De son vivant, en revanche, le biologiste aura vu se multiplier moult dévoiements de sa théorie de l’évolution. Il est même traité de "raciste" par certains, alors que ses écrits portent peu à confusion. Son cousin Francis Galton, lui, va s’attacher à "traduire" la théorie en langage mathématique pour chercher à améliorer l’espèce humaine. Très vite, Darwin prend ses distances avec ce parent encombrant. Pour faire simple, puisque l’on peut sélectionner les animaux d’élevage, pourquoi ne pas en faire autant avec l’homme ? En 1883, Galton invente le terme "d’eugénisme" et fera carrière avec ce concept de l’hérédité. "Mais avec quels critères, l’intelligence, la beauté, interroge Hervé le Guyader ancien directeur du laboratoire Systématique, évolution, biodiversité et de l’école doctorale de Diversité du vivant ? Tout ce qui est héréditaire n’est pas génétique." L’eugénisme représenta un courant scientifique important au début du XXe siècle surtout aux Etats-Unis où des dizaines de milliers de personnes furent victimes des lois de stérilisation forcée. Idem dans certains pays scandinaves et en Allemagne où il a débouché sur l’extermination des races jugées inférieures par les nazis durant la Seconde Guerre mondiale.

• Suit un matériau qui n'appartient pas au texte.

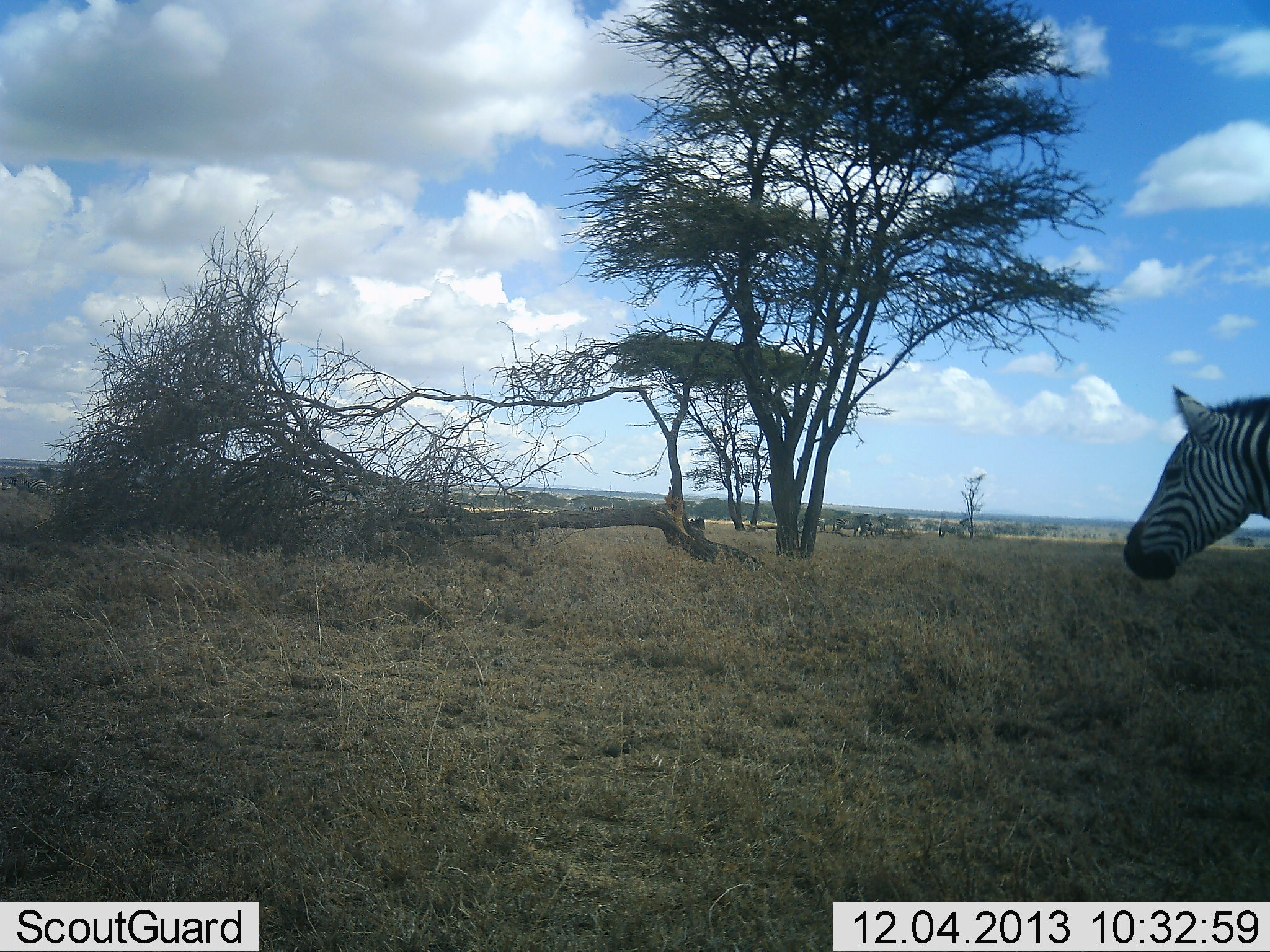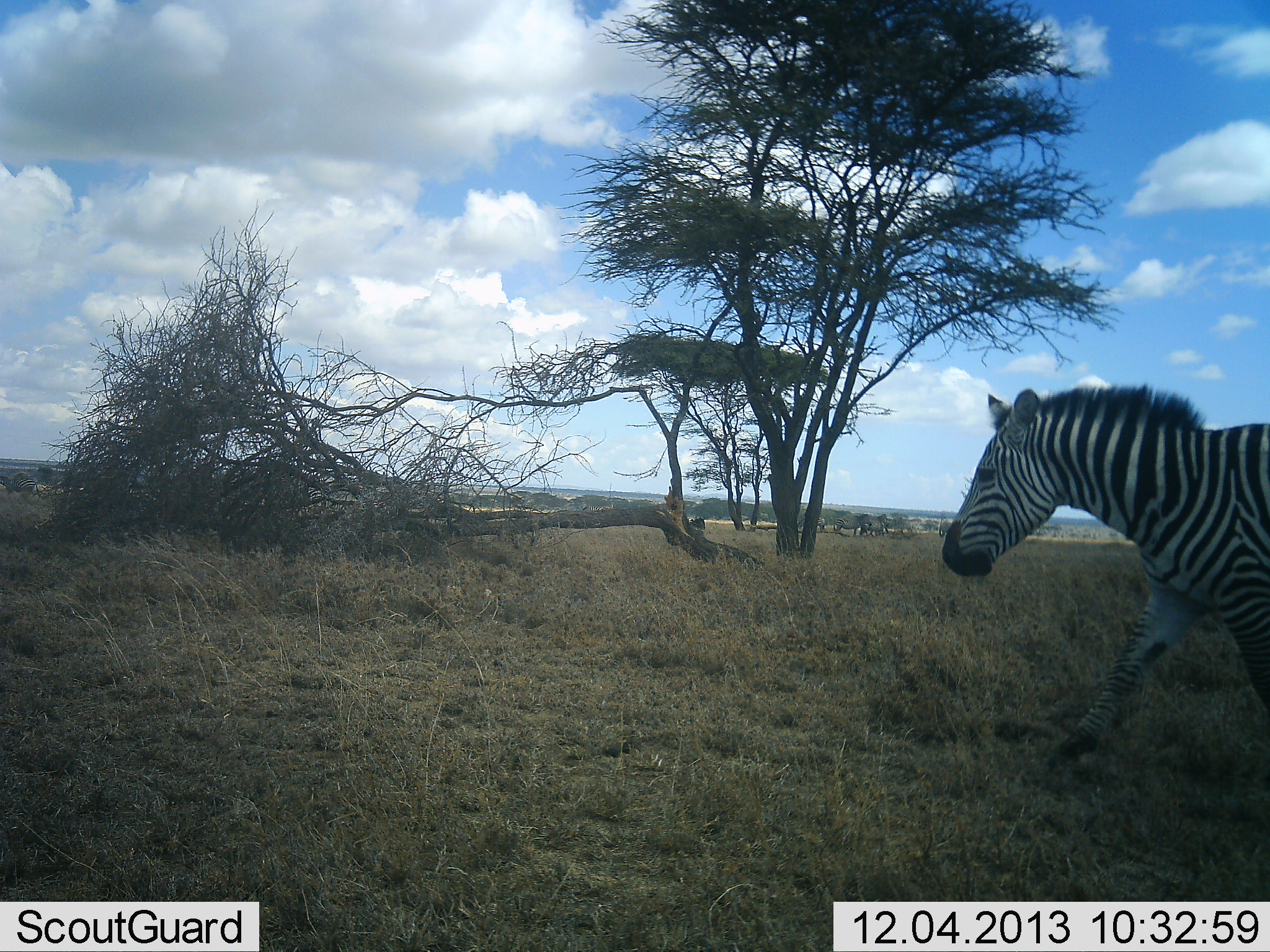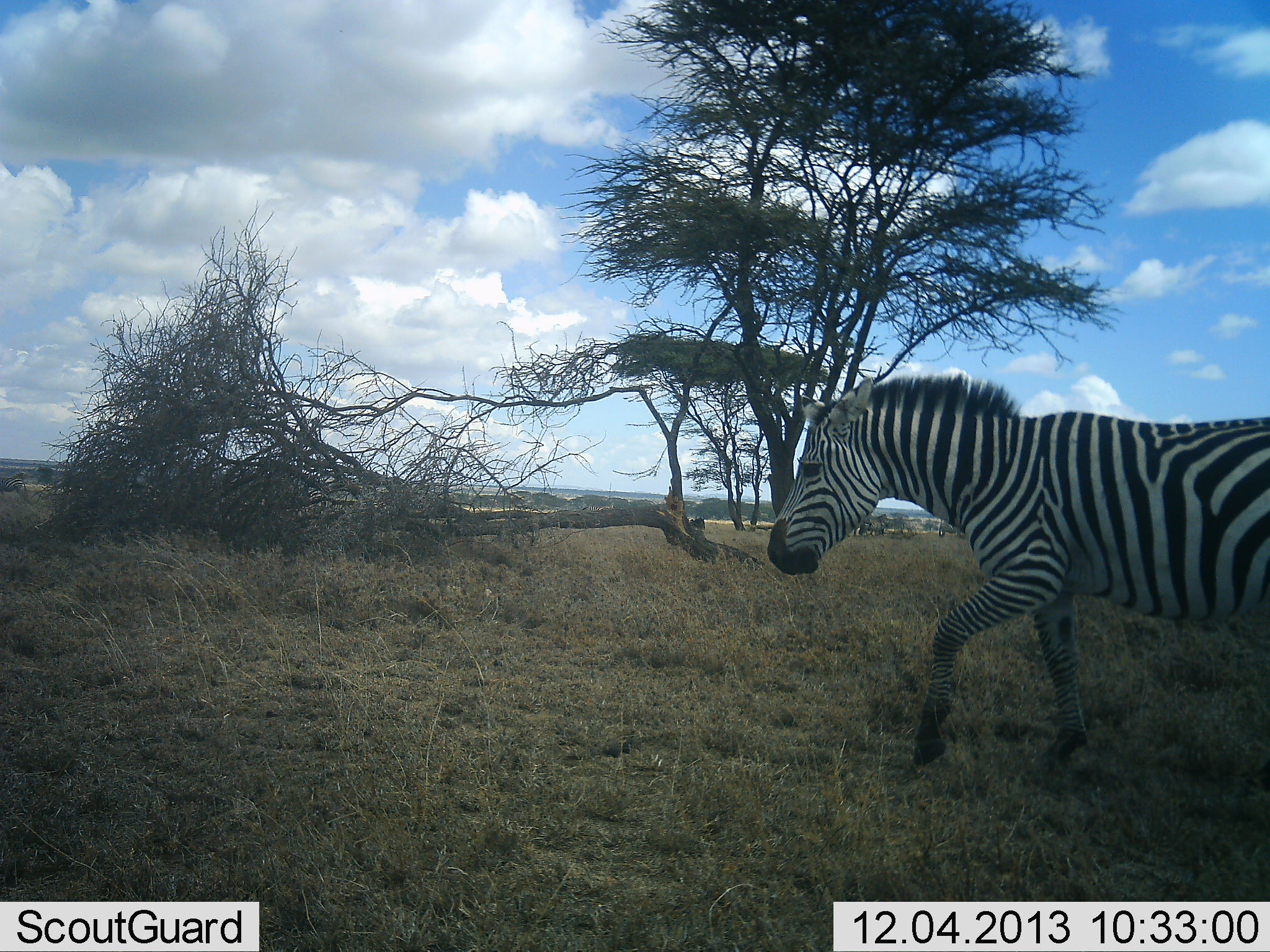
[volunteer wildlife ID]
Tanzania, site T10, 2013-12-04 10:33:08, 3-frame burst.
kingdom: Animalia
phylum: Chordata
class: Mammalia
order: Perissodactyla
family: Equidae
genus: Equus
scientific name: Equus quagga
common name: plains zebra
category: zebra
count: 1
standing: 0%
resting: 0%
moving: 100%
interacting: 0%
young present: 0%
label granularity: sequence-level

L'invention du darwinisme social
L’autre grand courant d’idées qui se développe peu après la théorie de l’espèce est celui porté par le philosophe et sociologue Herbert Spencer (1820-1903). "Il s’est emparé du concept de sélection naturelle pour l’exporter à l’ensemble des domaines. Il incarne un intégrisme libéral anti-interventionniste et opposé à toute assistance envers les défavorisés. Spencer est le théoricien de l’égoïsme naturel en morale et de l’individualisme en politique", tranche Patrick Tort, fondateur de l’Institut Charles Darwin International. "Ces thèmes se retrouveront dans la plupart des sociologies biologiques des années 1970 : assimilation de la société à un organisme, interprétation de son évolution en termes d’accroissement de la liberté de l’individu et de la régression de la sphère de l’Etat, rejet global des lois sociales", regrette le meilleur connaisseur du naturaliste anglais. Dans son second ouvrage majeur, La Filiation de l’homme et la sélection liée au sexe paru en 1871, Darwin rejette Spencer et dans son autobiographie, il fait même montre d’une antipathie profonde envers lui. Contrairement à ce que pensent tous ses détracteurs passés et contemporains Charles Darwin considère le secours au plus faible comme l’indice même de la civilisation. "En 2022, le squelette de la théorie de Darwin reste totalement valable, mais depuis son énoncé, beaucoup de chair a été ajoutée. Toutes les controverses reposent sur ces ajouts, résume Guillaume Lecointre. Depuis toujours, l’idéologie fait ses courses dans la théorie de l’évolution. Darwin parle de coopération, pas de concurrence et il n’a jamais évoqué ce concept de darwinisme social." Décidément, Sandrine Rousseau devrait (re)lire L’Origine des espèces.